*PROMPT*
Scan the data and please report how many lines include the word "over". Leave out everything but the number.

====

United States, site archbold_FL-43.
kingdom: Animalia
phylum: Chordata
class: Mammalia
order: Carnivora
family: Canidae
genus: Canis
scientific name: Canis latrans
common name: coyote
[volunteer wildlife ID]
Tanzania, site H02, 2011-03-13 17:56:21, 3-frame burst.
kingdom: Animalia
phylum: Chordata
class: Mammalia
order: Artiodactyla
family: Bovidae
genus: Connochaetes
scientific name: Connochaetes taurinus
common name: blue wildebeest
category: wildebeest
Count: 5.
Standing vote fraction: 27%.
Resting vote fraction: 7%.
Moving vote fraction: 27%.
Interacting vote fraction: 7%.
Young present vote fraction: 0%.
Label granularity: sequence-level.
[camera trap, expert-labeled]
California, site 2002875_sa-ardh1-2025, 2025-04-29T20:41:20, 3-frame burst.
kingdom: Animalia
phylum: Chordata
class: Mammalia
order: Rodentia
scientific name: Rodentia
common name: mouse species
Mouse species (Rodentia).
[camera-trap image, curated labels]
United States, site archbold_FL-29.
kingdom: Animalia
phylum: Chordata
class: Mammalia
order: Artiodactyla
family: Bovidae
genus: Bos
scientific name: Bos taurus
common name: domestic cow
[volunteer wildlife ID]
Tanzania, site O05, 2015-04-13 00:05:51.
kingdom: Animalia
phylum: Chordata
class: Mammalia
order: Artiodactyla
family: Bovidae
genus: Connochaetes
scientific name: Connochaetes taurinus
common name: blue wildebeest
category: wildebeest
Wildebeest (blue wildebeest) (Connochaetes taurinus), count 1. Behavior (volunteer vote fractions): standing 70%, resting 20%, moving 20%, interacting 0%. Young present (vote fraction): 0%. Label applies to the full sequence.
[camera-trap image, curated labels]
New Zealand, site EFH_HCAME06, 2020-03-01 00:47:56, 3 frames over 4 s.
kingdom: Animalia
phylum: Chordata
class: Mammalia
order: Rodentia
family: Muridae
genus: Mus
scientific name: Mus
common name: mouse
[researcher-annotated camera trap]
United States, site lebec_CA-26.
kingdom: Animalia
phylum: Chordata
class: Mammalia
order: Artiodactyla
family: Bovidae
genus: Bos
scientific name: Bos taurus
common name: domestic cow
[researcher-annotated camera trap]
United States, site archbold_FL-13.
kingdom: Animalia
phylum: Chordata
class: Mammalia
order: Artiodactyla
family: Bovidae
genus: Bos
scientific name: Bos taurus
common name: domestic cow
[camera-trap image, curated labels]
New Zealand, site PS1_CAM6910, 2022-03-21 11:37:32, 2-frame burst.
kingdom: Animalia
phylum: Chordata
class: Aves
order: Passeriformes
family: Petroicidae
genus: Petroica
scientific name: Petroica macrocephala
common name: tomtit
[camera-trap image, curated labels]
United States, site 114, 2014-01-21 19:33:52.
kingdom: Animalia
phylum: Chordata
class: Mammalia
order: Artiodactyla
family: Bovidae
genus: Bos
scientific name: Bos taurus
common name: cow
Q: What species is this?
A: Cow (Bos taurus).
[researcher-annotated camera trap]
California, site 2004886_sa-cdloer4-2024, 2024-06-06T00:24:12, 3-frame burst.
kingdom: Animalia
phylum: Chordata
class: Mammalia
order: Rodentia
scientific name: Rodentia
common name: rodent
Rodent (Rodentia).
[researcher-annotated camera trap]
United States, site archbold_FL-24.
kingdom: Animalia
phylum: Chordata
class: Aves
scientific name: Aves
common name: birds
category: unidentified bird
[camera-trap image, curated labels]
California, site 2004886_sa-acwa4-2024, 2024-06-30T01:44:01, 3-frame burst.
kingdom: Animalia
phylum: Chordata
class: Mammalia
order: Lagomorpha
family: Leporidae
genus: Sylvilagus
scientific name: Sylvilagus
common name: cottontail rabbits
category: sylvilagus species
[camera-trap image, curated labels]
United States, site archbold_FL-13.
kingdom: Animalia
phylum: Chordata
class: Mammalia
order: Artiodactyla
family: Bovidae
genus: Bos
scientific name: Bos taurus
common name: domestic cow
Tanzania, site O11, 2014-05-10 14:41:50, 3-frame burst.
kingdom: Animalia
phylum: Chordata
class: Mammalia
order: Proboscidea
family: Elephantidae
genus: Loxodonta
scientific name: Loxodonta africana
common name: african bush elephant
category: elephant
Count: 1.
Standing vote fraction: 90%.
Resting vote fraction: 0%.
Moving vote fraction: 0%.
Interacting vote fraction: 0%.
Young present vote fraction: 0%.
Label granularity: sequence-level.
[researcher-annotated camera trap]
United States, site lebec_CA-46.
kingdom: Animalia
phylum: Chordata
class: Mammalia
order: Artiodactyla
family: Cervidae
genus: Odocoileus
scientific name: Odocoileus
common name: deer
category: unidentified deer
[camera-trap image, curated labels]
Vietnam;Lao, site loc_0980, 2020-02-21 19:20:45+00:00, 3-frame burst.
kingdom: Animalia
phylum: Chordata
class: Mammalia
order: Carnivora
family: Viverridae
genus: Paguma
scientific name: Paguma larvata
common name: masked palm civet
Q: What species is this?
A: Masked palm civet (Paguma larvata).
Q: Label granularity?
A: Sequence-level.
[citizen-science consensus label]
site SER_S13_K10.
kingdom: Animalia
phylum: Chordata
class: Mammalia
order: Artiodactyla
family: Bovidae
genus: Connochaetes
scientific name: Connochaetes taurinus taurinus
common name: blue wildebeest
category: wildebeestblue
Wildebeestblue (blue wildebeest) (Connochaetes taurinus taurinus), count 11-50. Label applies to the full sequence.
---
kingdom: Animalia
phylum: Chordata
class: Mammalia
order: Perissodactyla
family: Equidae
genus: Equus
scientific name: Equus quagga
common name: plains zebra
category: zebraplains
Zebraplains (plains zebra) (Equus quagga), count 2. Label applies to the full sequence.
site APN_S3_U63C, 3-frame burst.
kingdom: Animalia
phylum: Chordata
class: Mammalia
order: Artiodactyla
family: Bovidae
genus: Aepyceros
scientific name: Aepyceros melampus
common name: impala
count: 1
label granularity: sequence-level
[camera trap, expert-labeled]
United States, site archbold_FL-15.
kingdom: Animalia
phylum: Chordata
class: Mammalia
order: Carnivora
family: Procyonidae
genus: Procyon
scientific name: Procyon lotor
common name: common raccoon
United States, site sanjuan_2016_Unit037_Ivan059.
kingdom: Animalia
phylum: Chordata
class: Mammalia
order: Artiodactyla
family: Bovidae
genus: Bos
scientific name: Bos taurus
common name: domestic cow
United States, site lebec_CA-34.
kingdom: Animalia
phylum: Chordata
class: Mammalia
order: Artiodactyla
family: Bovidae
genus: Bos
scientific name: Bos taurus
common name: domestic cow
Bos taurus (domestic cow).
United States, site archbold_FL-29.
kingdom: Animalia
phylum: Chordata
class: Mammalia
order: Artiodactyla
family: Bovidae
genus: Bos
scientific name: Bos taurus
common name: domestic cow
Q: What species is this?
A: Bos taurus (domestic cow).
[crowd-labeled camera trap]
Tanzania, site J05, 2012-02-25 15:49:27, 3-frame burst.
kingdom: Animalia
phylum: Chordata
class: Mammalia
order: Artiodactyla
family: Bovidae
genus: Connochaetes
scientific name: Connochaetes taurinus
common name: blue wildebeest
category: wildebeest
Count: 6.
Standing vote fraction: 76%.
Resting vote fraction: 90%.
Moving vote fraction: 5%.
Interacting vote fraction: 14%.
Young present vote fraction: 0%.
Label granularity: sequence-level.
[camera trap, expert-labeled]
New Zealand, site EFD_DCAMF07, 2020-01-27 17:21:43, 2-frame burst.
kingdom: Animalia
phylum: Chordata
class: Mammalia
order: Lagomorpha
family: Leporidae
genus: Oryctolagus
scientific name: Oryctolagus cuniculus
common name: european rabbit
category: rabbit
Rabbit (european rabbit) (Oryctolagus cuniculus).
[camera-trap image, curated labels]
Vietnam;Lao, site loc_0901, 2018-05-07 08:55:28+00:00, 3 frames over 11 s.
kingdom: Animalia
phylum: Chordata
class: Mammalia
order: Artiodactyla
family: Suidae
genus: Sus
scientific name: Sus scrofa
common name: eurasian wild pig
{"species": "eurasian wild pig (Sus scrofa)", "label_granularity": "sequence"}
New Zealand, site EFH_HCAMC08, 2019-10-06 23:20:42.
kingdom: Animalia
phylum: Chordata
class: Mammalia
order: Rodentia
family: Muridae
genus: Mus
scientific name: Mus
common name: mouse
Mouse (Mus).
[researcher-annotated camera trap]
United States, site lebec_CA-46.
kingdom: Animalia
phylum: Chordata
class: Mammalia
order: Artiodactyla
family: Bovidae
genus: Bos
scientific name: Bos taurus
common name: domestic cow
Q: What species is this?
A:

====

*TASK RESPONSE*
2